[[ Data provided, beginning ]]

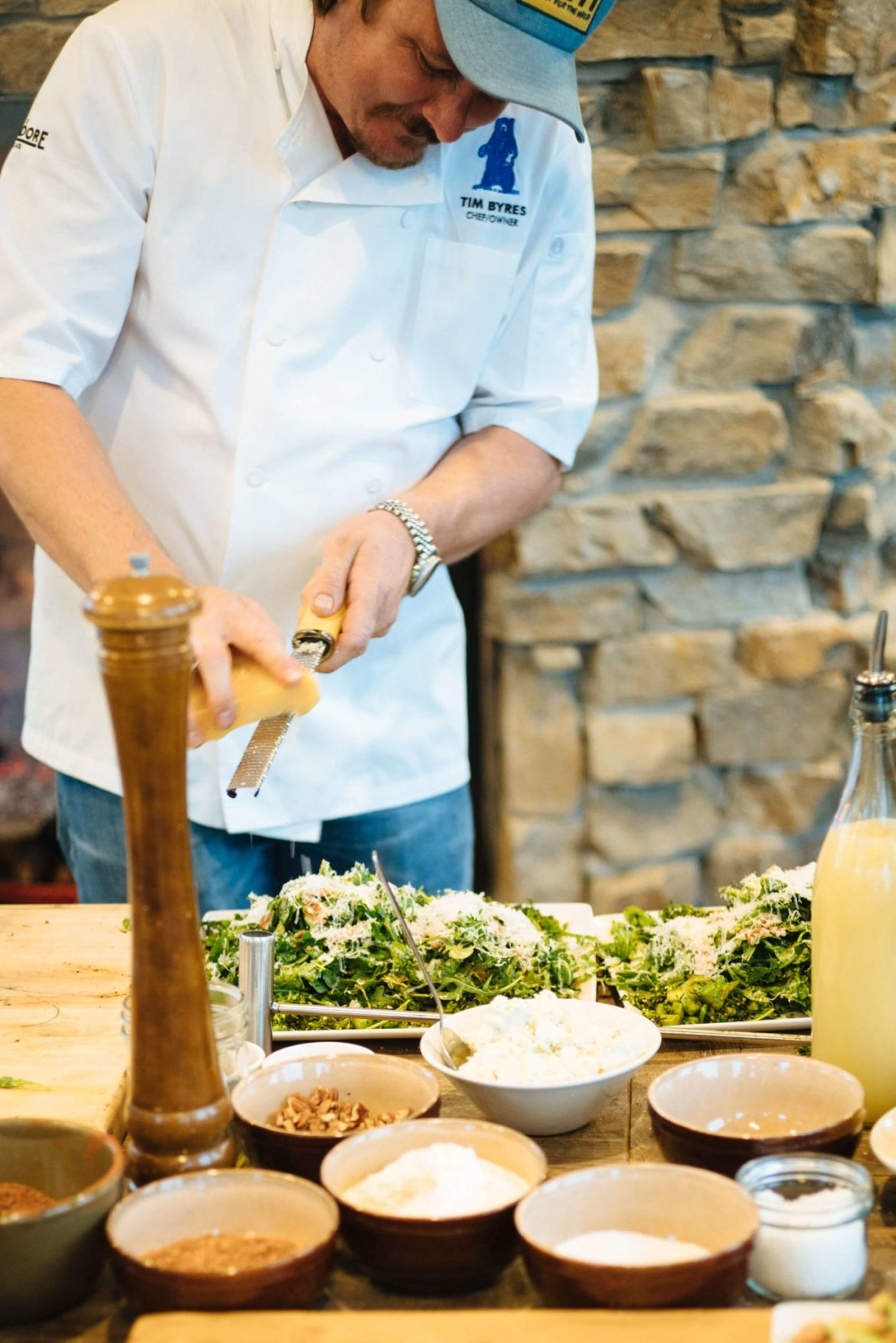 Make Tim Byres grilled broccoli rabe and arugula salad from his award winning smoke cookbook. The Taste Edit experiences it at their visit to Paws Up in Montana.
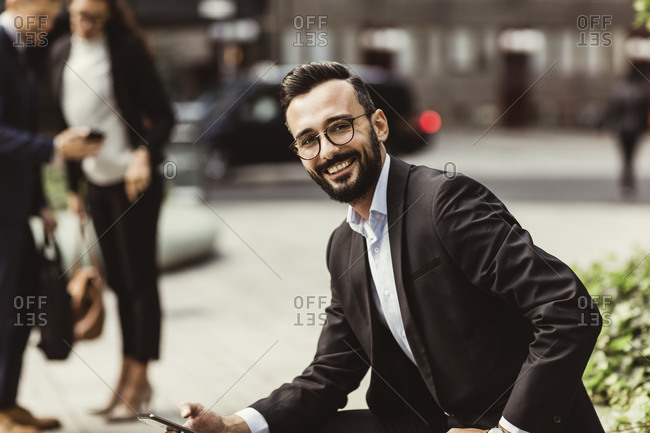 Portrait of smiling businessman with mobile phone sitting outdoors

[[ Data provided, end ]]
[[ Data provided, beginning ]]

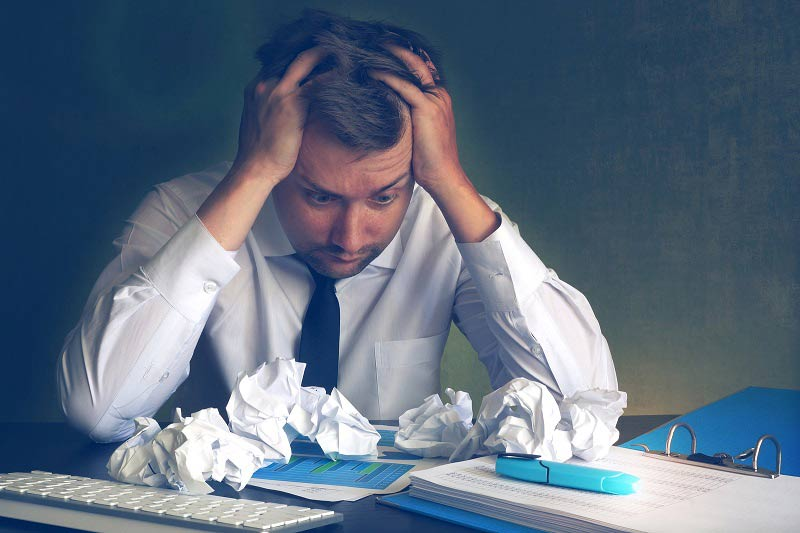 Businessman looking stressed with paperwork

[[ Data provided, end ]]
[[ Data provided, beginning ]]

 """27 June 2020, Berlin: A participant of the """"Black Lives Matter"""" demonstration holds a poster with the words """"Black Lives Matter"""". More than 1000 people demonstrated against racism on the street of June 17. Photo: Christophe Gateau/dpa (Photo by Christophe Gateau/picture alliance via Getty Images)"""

[[ Data provided, end ]]

Leave out every picture, and copy exactly the lines above starting at the one holding "Make Tim Byres" and ending at the one holding "Portrait of smiling", no more and no less.

> Written solution
 Make Tim Byres grilled broccoli rabe and arugula salad from his award winning smoke cookbook. The Taste Edit experiences it at their visit to Paws Up in Montana.
 Portrait of smiling businessman with mobile phone sitting outdoors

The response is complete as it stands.